Closed loop recycling: Waste is used to make another product i.e. using old plastic bottles and recycling them to make new ones.

Down-cycling: The process of recycling waste where the resulting product is of lower quality and functionality than the original material. Often this is due the accumulation of impurities, which may exclude the recycled material from high-quality applications e.g. RPET.

EDTA: Ethylenediaminetetraacetic acid is a chelating agent that is common in household and commercial cleaning products. EDTA doesn’t break down much in the natural environment, making it a persistent pollutant, which also contributes to the remobilisation of heavy metals. EDTA is potentially harmful to people and animals, causing problems from nausea to kidney damage.

EfW: Energy-from-waste. The process of generating electricity and/or heat directly through the combustion of waste. Increasingly seen as an alternative to landfill, although it is not a “clean” solution.

Home compostable: Capable of fully degrading in a ‘traditional’ compost heap, as opposed to a commercial compost facility.

MRF: Materials recovery facility

PET: Polyethylene terephthalate.
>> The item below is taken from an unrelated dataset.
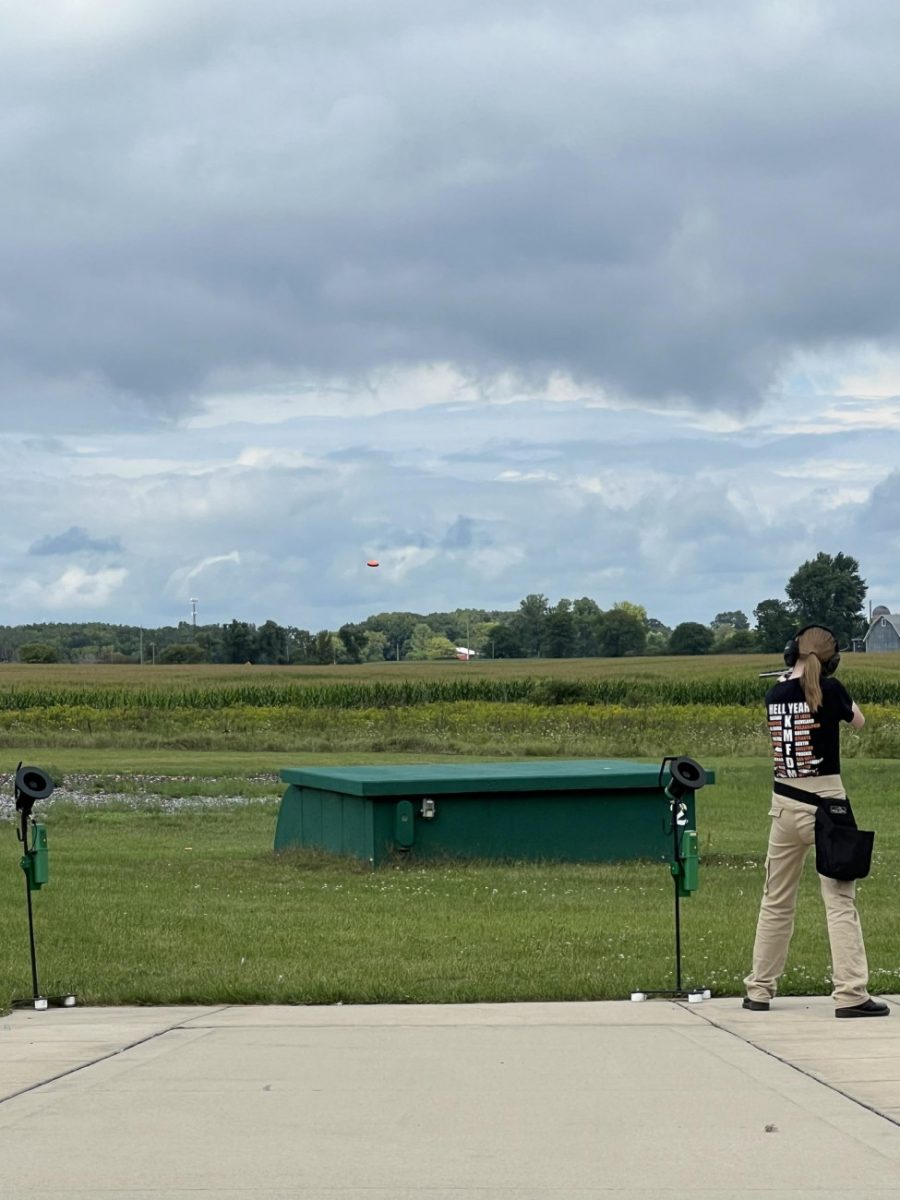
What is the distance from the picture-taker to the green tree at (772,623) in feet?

Crude oil derived plastic commonly used to make drinks bottles and food containers. PET made in the UK has a considerably lower carbon footprint than cheap, imported PET.

Phosphorus: Traditional detergents are a source of phosphorus in waterways. Phosphorus causes over-fertilisation of aquatic flora like algae – a condition known as eutrophication. When these flora die, they decay and use up oxygen, causing the death of fish, invertebrates, and aquatic organisms. This is why we don’t use cleaning products that contain phosphates or phosphonates.

PLA: Polylactic acid. Plastic-like material derived from plant starch such as corn or sugar cane that has similar characteristics to PET. PLA is one of many materials that falls under the umbrella term ‘bioplastic’.

Recyclable: Able to be reprocessed into another product.

Recycled: Made from 1% – 100% converted waste material.

RPET: Recycled polyethylene terephthalate. Plastic derived from recycled PET plastic. RPET is lower quality than virgin PET and packaging will often contain a blend of PET and RPET. (Thirsty Planet is 50% rPET.)

Up-cycling: The process of transforming by-products, waste materials, useless, or unwanted products into new materials of better quality or for better environmental value.

VOCs: Volatile organic compounds, or VOCs, are organic chemical compounds that are able to evaporate under normal indoor conditions. VOCs can cause indoor air pollution and adversely impact the health of people, and animals, particularly those with underlying conditions like asthma.

WtE: Waste to energy. Generating energy by treating waste.